### ZIEL DER ÜBUNG
Wandle alle folgenden Zeilen in eine nummerierte Liste um und lass dabei die Leerzeilen weg.

━━━ ERFASSTE DATEN

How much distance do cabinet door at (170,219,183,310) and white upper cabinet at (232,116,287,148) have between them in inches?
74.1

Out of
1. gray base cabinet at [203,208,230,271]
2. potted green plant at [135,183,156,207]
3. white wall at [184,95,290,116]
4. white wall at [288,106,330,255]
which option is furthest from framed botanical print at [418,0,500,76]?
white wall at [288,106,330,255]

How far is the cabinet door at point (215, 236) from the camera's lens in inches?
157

━━━━━━

### AUSGABE
1. How much distance do cabinet door at (170,219,183,310) and white upper cabinet at (232,116,287,148) have between them in inches?
2. 74.1
3. Out of
4. 1. gray base cabinet at [203,208,230,271]
5. 2. potted green plant at [135,183,156,207]
6. 3. white wall at [184,95,290,116]
7. 4. white wall at [288,106,330,255]
8. which option is furthest from framed botanical print at [418,0,500,76]?
9. white wall at [288,106,330,255]
10. How far is the cabinet door at point (215, 236) from the camera's lens in inches?
11. 157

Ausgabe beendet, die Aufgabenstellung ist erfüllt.